__What the task asks__
Will you quote every line of the records below verbatim, leaving nothing out and changing nothing?

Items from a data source
§

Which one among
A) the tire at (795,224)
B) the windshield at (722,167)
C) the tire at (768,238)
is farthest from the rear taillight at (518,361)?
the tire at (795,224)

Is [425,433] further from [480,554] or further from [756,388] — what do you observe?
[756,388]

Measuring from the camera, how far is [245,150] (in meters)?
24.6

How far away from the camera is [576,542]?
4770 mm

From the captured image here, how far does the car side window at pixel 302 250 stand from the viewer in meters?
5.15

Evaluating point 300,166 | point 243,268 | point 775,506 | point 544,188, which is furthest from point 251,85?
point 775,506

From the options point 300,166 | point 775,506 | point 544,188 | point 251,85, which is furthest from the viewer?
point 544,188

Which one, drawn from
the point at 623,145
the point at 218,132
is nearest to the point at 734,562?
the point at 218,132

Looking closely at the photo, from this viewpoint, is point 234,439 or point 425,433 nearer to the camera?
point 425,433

§

__Exercise result__
Which one among
A) the tire at (795,224)
B) the windshield at (722,167)
C) the tire at (768,238)
is farthest from the rear taillight at (518,361)?
the tire at (795,224)

Is [425,433] further from [480,554] or further from [756,388] — what do you observe?
[756,388]

Measuring from the camera, how far is [245,150] (in meters)?
24.6

How far away from the camera is [576,542]?
4770 mm

From the captured image here, how far does the car side window at pixel 302 250 stand from the viewer in meters?
5.15

Evaluating point 300,166 | point 243,268 | point 775,506 | point 544,188, which is furthest from point 251,85?
point 775,506

From the options point 300,166 | point 775,506 | point 544,188 | point 251,85, which is furthest from the viewer?
point 544,188

Which one, drawn from
the point at 623,145
the point at 218,132
is nearest to the point at 734,562?
the point at 218,132

Looking closely at the photo, from this viewpoint, is point 234,439 or point 425,433 nearer to the camera?
point 425,433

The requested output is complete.